Following is the “Latest News from the telegraphic reports” of a week ago (April 9).  The column appeared in The Polk County Press of April 16, 1864.

LATEST NEWS.

From the telegraphic reports, April 9th.

Gen. Sibley (Henry Hastings Sibley) has been confirmed a Brigadier General from March 20th, 1863, and Col. C. C. Andrews¹ from January 5, 1864.  Minnesota has had her full share of Generals.  She has had two Major Generals and six Brigadiers, viz :  Major General N. J. T. Dana ;  Major General Horatio P. Van Cleve ;  Brig. Gen. Willis A. Gorman ;  Brig. Gen. Alfred Sully, (appointed from First Minnesota) ;  Brig. Gen. John B. Sanborn ;  Brig. Gen. Henry H. Sibley ;  Brig. Gen. Stephen Miller (now Governor) ;  and Brig. Gen. C. C. Andrews.¹

Reports from Washington state that a plan will soon be presented to Congress for the construction of a telegraph across the continent to connect with a line through Asia and Africa.  Gen. Lee’s army has been largely augmented by conscripts, and he expects to start the spring campaign with 90,000 troops. [Robert E. Lee]  Our Government is about to weed out thirty or forty unemployed Generals.

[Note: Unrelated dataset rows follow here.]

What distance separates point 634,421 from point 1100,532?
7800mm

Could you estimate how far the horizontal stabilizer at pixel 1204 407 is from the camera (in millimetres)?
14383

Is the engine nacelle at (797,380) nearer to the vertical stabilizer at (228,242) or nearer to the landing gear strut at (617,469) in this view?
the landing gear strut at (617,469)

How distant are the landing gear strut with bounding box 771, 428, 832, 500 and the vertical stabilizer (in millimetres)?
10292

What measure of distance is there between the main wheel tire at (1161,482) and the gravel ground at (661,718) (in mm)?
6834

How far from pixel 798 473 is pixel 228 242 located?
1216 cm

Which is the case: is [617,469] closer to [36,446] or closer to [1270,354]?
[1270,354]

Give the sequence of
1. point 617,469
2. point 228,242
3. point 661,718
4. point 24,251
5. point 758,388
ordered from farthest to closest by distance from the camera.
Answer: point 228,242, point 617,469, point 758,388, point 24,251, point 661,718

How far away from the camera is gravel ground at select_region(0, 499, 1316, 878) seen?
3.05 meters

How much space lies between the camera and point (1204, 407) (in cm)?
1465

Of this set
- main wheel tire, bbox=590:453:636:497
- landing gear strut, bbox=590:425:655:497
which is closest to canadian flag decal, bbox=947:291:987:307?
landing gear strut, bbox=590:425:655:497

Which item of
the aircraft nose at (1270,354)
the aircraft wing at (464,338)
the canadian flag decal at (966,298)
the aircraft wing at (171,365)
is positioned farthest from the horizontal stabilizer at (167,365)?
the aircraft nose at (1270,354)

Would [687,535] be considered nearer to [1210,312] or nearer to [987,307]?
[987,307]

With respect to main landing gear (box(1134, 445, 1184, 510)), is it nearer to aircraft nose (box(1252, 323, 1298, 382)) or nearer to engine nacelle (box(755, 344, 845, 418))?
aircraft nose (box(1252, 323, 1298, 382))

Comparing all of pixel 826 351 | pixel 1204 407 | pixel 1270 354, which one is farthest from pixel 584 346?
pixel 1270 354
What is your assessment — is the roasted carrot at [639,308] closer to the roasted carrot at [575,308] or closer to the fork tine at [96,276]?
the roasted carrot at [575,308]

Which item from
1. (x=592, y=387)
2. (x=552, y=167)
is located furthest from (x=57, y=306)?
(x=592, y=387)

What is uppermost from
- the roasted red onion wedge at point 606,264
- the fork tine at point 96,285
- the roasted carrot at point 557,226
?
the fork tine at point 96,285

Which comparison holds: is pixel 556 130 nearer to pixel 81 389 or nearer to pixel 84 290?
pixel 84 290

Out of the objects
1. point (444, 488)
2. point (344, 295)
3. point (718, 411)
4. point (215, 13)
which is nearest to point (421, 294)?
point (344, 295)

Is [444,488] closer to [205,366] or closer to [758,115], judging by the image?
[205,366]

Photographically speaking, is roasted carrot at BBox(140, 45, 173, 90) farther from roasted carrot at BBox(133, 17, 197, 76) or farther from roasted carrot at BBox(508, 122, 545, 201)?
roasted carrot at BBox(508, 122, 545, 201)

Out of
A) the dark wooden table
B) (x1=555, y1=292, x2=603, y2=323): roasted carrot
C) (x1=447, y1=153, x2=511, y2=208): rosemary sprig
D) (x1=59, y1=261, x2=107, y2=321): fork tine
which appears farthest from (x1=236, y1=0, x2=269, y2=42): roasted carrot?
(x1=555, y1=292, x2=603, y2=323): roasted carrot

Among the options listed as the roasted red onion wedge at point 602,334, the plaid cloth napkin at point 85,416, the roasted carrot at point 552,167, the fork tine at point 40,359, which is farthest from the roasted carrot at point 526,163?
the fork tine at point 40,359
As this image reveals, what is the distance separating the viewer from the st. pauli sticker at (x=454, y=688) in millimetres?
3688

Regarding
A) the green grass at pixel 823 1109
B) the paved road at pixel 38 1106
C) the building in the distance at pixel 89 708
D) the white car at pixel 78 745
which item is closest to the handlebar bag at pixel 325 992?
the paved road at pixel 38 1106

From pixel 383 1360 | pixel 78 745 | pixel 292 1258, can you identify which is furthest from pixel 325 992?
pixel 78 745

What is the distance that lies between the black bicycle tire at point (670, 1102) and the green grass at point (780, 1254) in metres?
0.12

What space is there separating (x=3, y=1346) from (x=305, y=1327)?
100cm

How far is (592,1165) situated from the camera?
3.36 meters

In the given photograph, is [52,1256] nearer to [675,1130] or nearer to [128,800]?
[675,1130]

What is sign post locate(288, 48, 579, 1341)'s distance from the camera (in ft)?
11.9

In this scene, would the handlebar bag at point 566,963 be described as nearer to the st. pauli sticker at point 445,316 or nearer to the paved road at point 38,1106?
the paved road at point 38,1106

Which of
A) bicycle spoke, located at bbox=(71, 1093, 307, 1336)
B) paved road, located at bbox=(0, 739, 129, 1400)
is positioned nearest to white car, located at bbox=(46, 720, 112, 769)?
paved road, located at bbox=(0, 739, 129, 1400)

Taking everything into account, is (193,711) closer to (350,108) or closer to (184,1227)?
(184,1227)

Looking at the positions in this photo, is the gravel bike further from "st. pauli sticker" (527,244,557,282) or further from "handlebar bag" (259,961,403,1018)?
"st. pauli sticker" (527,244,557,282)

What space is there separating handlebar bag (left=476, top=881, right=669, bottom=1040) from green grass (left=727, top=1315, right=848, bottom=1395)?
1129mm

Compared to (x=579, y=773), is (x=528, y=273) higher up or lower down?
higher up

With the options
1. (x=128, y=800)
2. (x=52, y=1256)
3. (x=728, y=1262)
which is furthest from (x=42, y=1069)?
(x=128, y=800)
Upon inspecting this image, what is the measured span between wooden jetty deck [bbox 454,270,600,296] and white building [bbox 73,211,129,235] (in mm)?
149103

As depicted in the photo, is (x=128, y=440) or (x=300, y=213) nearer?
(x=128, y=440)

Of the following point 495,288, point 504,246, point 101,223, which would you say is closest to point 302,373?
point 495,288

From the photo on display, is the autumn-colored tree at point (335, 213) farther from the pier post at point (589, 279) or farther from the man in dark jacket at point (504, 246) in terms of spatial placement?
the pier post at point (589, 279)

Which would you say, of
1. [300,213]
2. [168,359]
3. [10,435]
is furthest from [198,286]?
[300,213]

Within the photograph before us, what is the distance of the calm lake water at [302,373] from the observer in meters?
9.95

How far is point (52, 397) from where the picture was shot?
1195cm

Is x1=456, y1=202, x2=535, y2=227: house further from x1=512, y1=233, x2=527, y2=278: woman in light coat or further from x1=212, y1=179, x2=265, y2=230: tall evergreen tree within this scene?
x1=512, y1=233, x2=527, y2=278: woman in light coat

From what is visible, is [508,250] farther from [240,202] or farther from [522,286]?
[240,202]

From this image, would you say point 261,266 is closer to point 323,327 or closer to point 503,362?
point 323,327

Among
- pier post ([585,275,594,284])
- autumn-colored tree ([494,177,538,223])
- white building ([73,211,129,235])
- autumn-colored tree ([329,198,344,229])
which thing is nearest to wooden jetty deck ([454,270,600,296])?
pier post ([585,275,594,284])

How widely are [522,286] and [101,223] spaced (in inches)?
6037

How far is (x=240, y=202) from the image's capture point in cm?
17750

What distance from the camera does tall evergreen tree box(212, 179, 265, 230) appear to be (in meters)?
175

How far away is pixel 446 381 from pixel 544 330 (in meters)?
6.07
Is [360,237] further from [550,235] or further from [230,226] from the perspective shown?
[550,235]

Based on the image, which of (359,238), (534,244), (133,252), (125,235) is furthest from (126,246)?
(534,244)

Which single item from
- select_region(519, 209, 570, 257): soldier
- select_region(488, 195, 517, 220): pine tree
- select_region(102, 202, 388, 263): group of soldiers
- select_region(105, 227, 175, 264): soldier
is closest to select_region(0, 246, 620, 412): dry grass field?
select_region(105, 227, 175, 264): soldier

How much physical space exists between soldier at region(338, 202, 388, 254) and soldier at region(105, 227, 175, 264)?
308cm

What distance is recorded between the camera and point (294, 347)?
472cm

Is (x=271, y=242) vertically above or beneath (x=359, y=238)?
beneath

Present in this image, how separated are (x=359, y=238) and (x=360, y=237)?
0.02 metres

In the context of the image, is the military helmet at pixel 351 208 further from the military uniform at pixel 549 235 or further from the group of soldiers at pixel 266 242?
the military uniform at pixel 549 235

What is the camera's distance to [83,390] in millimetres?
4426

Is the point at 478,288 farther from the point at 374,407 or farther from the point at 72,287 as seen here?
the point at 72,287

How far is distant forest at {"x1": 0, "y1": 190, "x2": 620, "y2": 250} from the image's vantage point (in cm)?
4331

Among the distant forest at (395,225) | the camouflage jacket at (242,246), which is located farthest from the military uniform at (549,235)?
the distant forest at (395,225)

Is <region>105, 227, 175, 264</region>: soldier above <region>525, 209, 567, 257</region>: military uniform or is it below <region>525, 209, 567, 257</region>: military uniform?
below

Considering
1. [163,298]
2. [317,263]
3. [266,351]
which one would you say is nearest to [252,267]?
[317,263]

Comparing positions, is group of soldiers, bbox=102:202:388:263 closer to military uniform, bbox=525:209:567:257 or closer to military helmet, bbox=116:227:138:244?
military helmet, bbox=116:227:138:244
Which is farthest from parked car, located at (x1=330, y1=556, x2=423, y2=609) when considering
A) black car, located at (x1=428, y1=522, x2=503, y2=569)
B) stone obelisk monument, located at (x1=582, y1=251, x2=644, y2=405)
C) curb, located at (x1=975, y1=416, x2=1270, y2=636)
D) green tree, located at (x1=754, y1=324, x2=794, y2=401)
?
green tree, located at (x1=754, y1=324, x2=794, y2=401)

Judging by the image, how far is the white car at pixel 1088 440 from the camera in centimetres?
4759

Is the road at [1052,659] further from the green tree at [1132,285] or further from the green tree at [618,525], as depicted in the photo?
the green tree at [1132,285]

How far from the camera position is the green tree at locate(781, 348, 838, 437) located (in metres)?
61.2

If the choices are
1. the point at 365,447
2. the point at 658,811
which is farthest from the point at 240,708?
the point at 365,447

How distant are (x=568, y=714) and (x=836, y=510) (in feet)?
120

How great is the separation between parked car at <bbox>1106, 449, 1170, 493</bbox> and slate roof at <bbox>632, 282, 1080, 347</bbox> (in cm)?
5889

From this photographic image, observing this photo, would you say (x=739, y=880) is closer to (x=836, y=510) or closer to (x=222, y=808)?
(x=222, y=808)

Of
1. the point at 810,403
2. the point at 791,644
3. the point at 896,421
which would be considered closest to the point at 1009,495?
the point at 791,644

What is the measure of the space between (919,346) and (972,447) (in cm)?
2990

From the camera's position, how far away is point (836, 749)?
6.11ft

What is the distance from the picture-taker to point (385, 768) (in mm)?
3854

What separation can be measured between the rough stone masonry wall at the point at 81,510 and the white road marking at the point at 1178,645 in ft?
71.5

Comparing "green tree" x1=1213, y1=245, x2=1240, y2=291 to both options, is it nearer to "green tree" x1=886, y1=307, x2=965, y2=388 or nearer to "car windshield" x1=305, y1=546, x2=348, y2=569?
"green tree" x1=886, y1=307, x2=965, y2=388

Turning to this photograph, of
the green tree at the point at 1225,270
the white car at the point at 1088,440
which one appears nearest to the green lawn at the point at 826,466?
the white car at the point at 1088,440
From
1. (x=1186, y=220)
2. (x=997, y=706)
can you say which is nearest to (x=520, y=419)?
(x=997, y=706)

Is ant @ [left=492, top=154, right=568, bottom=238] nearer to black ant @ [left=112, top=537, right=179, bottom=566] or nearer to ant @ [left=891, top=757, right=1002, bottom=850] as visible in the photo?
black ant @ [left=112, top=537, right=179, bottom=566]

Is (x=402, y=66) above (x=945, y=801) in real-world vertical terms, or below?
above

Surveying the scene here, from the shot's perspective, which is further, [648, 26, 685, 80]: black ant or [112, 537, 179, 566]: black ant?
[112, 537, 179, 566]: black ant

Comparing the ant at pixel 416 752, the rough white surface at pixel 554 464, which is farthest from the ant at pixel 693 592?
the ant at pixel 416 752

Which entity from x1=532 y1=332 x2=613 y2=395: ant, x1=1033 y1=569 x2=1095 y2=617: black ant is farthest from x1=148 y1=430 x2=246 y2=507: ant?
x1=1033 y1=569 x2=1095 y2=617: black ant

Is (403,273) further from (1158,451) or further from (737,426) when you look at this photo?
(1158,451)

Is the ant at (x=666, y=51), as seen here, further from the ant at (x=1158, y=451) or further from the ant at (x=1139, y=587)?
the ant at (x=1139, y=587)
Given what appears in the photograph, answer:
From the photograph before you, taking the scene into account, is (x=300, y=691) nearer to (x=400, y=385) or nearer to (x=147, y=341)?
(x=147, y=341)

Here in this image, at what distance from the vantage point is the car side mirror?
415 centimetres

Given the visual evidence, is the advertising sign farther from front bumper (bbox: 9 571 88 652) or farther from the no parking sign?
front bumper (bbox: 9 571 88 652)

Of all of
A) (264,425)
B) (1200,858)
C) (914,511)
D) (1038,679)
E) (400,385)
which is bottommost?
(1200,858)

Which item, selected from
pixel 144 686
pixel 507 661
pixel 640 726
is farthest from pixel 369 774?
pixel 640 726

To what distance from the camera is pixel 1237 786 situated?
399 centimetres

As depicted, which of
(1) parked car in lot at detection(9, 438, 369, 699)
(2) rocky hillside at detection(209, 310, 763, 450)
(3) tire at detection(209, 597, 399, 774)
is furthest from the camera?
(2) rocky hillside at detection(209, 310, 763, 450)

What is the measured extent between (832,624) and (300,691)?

A firm in Cincinnati has been engaged in a mammoth swindle and escaped to Canada.

Gen. Forrest [Nathan B. Forrest] says his loss in his recent operations at Union City and Paducah, was only ten killed and forty wounded, and that the federals had twenty-seven killed, and seventy or eighty wounded. It is said our loss was actually fourteen killed and two wounded.

Gen. Steele [Frederick Steele] is driving the rebels in Arkansas, but they are making serious raids in his rear.

A Louisville dispatch says several of Forrest’s officers have crossed the Ohio into Indiana and Illinois for the purpose of inciting the people to revolt.  One account says Forrest is trying to get out of Kentucky, and another that he intends to remain.

Gold fluctuated yesterday between 60 and 70.  The fact that one of $515,000 paid into the New York Customs House yesterday, 470,000 here in gold certificates, shows that Secretary Chase [Salmon P. Chase] is “Bulling” pretty heavily in the market.  At this rate the “pile” at his disposal will soon become terribly reduced.

1.  Christopher Columbus Andrews (1829-1922) enlisted as a private, but was commissioned a captain in the 3rd Minnesota Infantry. Captured by Confederates in Tennessee in July 1862, he was held as a prisoner of war until October, when he was exchanged. He returned to his regiment as lieutenant colonel and participated in the Vicksburg Campaign. In July 1863, Andrews was promoted to colonel and commanded a brigade in the operations to capture Little Rock, Arkansas, later in the year. Throughout the balance of the year and into early 1864, Andrews helped organize and foster the Unionists in Arkansas, and was influential in the reorganization of Arkansas as a free state. He was promoted to brigadier general in acknowledgement of his efforts while commanding troops near Augusta, Arkansas. Andrews was assigned to the command of the Second Division of the XIII Corps, and participated in the siege and storming of Fort Blakely in Alabama. On March 9, 1865, he was brevetted Major General and assigned command of the district of Mobile.